タイトルは忘れたが、男が迷子になった娘を探して夜の街を走りまわっている映画があった。最初はすぐに見つかると思っていたのにまたたく間に一時間が過ぎ、次第に焦りが出てきて必死になってゆく。主演の俳優の表情が苦悶にみちていて、観ているぼくもついつい引きこまれてしまう。真夜中を過ぎても娘は見つからない。男はやみくもに駆けまわり傷だらけになってゆく。気がつくと場末の薄汚い路地裏で座りこんでいた。もう一歩も動くことができない。壁に背をつけ立てた膝の間にうなだれる。精も根も尽きはてた。

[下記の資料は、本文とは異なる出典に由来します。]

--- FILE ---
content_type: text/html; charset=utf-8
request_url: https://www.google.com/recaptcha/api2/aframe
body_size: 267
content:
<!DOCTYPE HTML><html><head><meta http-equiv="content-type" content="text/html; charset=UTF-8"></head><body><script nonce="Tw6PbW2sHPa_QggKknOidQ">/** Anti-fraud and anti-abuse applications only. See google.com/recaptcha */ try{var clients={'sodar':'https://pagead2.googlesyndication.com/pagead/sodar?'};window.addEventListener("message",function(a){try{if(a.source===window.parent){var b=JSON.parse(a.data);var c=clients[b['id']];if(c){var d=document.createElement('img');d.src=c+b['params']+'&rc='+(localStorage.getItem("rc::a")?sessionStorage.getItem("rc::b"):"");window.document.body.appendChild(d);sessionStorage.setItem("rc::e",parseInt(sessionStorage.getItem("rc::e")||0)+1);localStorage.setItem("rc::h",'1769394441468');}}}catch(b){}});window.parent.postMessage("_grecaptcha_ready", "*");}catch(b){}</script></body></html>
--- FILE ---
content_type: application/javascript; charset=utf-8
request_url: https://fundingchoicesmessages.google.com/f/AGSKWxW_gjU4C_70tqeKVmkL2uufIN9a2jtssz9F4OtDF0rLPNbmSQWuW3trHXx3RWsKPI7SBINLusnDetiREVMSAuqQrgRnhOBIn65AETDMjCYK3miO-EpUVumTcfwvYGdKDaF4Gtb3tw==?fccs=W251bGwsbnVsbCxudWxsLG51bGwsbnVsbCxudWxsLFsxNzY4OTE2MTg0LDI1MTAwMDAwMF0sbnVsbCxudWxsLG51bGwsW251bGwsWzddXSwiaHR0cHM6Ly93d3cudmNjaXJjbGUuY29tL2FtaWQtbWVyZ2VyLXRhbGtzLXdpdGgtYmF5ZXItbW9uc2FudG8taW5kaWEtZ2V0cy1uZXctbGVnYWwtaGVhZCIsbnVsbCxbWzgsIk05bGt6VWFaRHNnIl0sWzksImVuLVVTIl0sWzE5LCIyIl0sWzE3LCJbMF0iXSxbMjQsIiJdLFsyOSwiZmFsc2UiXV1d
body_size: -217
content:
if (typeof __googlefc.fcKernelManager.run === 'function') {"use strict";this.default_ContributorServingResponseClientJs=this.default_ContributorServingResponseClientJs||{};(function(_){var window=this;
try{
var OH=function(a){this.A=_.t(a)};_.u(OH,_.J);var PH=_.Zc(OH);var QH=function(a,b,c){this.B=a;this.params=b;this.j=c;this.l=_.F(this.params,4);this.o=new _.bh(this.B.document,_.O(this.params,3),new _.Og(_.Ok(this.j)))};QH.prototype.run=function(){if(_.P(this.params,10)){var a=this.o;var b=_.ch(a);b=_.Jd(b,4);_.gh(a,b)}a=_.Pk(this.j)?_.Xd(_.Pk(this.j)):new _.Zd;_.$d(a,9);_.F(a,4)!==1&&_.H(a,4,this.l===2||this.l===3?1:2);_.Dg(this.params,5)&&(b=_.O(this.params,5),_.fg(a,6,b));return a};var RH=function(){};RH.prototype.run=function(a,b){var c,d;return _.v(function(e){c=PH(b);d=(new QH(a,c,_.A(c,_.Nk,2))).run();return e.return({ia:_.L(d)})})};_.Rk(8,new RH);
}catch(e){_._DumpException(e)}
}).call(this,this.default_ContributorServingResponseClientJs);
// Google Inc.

彩のことを思うと気が狂うかとおもうほどの焦燥にかられるのだが、身体が動かない。そこへつかつかと近づいてくる足音。通りすぎるものと思っていたらその足音は俺の目の前でとまった。
「あんた、娘さがしてるんでしょ?」驚いて顔を上げると派手なメイクの女が仁王立ちになっていた。
女の目は左右別々に激しく動いていた。おれはそれを不思議に思うことなく女の顔を見返して言った。
「誰なんだ、お前」まるで初めて訪れた地で見る景色のような気持ちで女の顔を見る。
「そんなこと、どうでもいいでしょ。それより娘の居場所しりたくないの?」そう言うと、女は俺の手をとった。
「手をはなさないで」女の身体から漂ってくるココアの香り。
男は女に連れられ夜の街をゆく。緑のネオン、やせた猫、油の浮いた水だまり、青い街灯、遥か遠くにボーイング、エイリアンズ。やがて二人は踊るように汚い夜の街を駆けめぐる。すぐに見つかると信じたはずなのに、もうあきらめの気持ちが男の心に広がっていた。ぼくは男の気持ちに同調した。切実なおもいの中にさしこむ不穏な波長。ままならぬ事態に直面したときの究極の不安感。まるで吐きそうだ。映画を観ながらぼくはどこかにいるはずの男の娘のことをおもい泣きたい気持ちになった。
パパ、彩はここにいるよ。ずっと、待っているよ。パパ、はやく見つけてよ。
そう言って泣いている娘をぼくは想像していた。きっと、娘は見つかるはずと。だが、映画は最悪の結末をむかえる。
反転する夜。ちぎれた白い布。血走った目で泡をふきながら走り狂う馬のような衝撃。一瞬にしてくずれさる城壁。地球が割れ、宇宙にほうりだされる恐怖。うめく咽喉。ニルヴァーナ。腐ってゆく魚。叫ぶ女。目が見えなくなる俺。
映画を観終わったぼくは、精根尽きはてた。マックス・キャッスルの映画はやはり素晴らしい。